R users are familiar with the pipe operator %>% which allows chaining operations together. That means that the output of an operation will be used as input in the next operation and so on.
This can be accomplished with the @chain macro. To use it, we start with @chain followed by the DataFrame and a begin statement.
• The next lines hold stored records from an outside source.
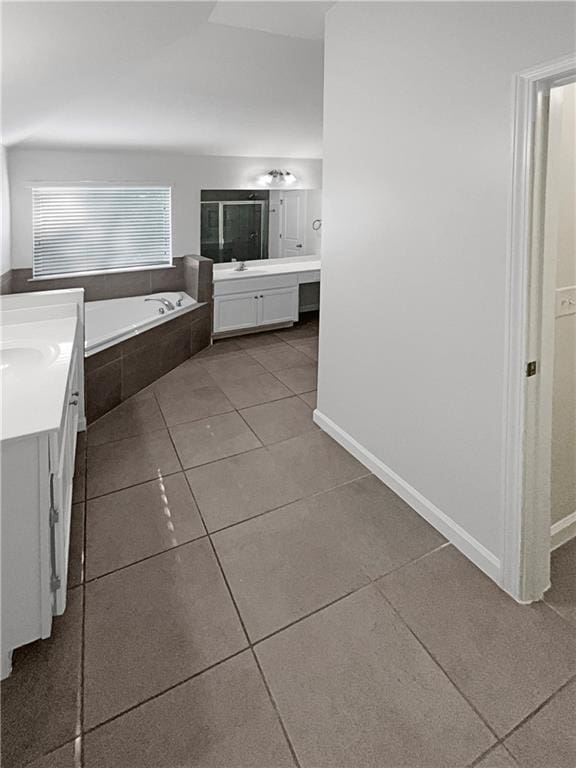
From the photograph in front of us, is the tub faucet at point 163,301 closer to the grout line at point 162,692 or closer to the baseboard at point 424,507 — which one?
the baseboard at point 424,507

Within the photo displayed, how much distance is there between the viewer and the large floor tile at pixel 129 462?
267cm

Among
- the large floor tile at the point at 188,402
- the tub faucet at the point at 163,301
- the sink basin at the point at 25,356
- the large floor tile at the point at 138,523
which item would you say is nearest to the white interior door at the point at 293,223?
the tub faucet at the point at 163,301

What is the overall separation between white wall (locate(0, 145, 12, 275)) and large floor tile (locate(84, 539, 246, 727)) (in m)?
3.37

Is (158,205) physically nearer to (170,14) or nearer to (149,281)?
(149,281)

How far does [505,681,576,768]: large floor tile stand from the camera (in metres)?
1.32

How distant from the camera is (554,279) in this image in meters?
1.77

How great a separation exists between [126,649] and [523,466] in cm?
155

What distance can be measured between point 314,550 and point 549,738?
3.40 ft

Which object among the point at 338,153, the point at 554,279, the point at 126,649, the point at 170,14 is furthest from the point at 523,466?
the point at 170,14

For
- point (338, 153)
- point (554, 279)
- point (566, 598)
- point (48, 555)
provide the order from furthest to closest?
point (338, 153) → point (566, 598) → point (554, 279) → point (48, 555)

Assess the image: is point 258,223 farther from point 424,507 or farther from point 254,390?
point 424,507

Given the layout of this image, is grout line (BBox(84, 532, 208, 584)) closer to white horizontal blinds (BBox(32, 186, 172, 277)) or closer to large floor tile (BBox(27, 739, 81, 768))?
large floor tile (BBox(27, 739, 81, 768))

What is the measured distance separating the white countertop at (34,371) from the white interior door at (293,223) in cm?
389

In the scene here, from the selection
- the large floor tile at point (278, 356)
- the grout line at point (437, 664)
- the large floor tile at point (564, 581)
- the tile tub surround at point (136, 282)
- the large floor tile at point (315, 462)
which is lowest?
the grout line at point (437, 664)
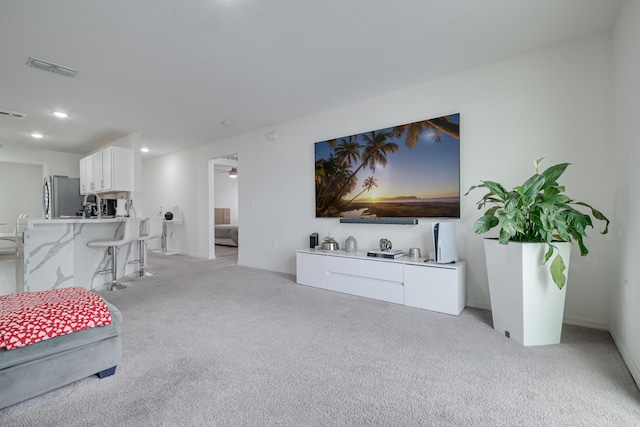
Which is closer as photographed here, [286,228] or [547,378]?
[547,378]

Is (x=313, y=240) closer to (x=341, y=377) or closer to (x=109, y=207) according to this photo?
(x=341, y=377)

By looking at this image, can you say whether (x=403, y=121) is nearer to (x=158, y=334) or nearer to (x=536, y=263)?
(x=536, y=263)

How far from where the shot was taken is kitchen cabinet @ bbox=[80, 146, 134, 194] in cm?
512

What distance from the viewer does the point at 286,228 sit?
490 cm

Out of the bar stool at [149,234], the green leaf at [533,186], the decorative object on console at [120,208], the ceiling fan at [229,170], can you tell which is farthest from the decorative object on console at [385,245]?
the ceiling fan at [229,170]

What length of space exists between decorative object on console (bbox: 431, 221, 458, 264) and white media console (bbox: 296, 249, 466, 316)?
0.26 ft

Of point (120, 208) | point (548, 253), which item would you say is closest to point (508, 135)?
point (548, 253)

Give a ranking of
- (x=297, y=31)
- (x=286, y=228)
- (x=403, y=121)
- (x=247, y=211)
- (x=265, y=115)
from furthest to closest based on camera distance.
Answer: (x=247, y=211), (x=286, y=228), (x=265, y=115), (x=403, y=121), (x=297, y=31)

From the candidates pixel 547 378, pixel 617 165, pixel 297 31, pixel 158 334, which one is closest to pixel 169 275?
pixel 158 334

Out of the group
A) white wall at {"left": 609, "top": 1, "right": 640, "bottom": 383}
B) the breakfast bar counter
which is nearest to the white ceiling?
white wall at {"left": 609, "top": 1, "right": 640, "bottom": 383}

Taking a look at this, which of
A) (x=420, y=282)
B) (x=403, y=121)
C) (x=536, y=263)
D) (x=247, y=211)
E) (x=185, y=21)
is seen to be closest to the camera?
(x=536, y=263)

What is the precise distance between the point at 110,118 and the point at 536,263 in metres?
5.85

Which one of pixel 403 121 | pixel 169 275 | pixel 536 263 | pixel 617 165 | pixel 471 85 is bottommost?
pixel 169 275

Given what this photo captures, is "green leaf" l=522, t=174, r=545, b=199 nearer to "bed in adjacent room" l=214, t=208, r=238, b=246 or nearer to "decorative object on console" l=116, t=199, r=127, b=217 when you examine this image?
"decorative object on console" l=116, t=199, r=127, b=217
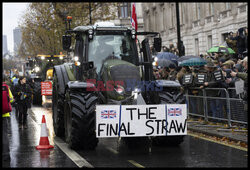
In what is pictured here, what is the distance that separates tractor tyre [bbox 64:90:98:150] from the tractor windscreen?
0.98m

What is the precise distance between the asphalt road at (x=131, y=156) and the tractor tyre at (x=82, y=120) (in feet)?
0.69

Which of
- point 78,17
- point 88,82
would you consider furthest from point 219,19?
point 88,82

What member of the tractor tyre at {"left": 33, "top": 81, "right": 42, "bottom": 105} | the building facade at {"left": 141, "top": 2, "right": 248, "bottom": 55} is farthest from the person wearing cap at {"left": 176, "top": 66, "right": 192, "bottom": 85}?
the building facade at {"left": 141, "top": 2, "right": 248, "bottom": 55}

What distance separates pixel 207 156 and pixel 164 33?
43.2 m

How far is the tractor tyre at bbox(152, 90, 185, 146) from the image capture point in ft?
36.1

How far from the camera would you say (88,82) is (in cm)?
1137

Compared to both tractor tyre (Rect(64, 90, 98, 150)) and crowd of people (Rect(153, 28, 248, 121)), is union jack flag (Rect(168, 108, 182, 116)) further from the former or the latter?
crowd of people (Rect(153, 28, 248, 121))

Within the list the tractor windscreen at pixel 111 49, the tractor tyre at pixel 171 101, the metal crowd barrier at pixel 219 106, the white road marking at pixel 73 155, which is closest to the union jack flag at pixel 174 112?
the tractor tyre at pixel 171 101

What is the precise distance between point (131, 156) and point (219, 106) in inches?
196

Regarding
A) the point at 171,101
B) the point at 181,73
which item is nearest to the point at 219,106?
the point at 181,73

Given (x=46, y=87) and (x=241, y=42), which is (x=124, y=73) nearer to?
(x=241, y=42)

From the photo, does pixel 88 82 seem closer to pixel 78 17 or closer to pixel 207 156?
pixel 207 156

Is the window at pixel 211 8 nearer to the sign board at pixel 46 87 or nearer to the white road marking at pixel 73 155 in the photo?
the sign board at pixel 46 87

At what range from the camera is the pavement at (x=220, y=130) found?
11884mm
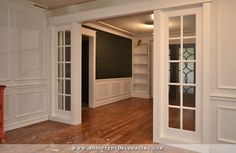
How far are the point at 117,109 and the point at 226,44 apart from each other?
3.69 metres

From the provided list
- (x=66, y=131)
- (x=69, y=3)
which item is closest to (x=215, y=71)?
(x=66, y=131)

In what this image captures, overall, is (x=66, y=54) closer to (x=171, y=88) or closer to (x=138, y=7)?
(x=138, y=7)

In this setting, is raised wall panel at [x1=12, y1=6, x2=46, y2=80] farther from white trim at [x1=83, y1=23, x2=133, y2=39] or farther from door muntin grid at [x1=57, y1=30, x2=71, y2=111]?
white trim at [x1=83, y1=23, x2=133, y2=39]

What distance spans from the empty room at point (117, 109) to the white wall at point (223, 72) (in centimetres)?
1

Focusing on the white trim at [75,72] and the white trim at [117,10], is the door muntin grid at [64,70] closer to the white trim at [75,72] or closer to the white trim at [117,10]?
the white trim at [75,72]

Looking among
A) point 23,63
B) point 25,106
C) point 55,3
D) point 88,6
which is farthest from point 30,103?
point 88,6

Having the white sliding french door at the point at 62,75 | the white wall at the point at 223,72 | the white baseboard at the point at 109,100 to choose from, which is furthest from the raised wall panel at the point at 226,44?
the white baseboard at the point at 109,100

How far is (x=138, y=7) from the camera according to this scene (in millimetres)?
3398

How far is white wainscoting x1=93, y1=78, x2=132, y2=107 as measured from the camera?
6.33 meters

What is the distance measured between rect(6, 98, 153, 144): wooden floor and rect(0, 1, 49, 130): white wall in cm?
33

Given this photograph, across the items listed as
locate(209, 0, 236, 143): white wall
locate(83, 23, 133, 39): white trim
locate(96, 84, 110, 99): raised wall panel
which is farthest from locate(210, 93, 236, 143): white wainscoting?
locate(83, 23, 133, 39): white trim

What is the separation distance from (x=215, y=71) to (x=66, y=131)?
279 centimetres

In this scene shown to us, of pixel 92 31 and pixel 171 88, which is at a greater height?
pixel 92 31

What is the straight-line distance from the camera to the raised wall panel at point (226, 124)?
276 centimetres
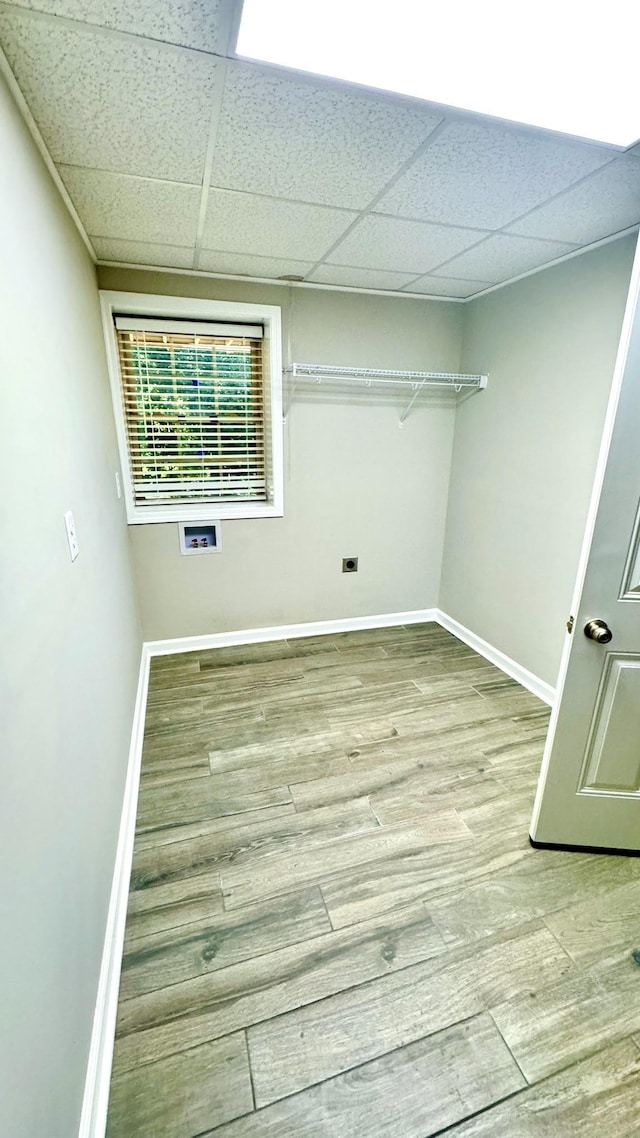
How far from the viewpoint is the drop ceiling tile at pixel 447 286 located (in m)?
2.45

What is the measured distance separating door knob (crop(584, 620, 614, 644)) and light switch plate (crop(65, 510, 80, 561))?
1.62 meters

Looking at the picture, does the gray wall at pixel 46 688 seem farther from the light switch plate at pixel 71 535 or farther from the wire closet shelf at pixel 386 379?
the wire closet shelf at pixel 386 379

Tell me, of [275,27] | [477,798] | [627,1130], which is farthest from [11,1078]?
[275,27]

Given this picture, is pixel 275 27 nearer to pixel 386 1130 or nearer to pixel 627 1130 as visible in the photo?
pixel 386 1130

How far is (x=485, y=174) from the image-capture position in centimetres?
139

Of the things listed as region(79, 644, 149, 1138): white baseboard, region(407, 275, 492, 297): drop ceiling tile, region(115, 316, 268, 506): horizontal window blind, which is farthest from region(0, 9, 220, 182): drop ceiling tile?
region(79, 644, 149, 1138): white baseboard

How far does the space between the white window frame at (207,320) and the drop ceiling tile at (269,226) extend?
17.9 inches

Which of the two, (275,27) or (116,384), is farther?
(116,384)

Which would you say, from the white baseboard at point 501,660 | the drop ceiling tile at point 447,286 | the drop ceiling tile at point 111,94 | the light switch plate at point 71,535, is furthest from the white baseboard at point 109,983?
the drop ceiling tile at point 447,286

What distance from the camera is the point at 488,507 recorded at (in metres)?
2.81

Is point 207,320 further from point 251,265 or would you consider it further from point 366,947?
point 366,947

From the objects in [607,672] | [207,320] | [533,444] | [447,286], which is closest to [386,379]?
[447,286]

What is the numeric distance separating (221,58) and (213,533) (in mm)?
2130

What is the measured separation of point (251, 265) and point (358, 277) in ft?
2.02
Every operation inside the begin ... end statement will be used as input for the next operation, therefore chaining operations together.
Here is a simple example with a groupby followed by a @combine:
@chain leftjoined begin
groupby(:name)
@combine :mean_grade_2020 = mean(:grade_2020)
end
| name | mean_grade_2020 |
|---|---|
| Sally | 1.0 |
| Hank | 4.0 |
| Bob | 5.0 |
| Alice | 8.5 |
NOTE:
@chainwill replace the first positional argument while chaining operations. This is not a problem inDataFrames.jlandDataFramesMeta.jl, since theDataFrameis always the first positional argument.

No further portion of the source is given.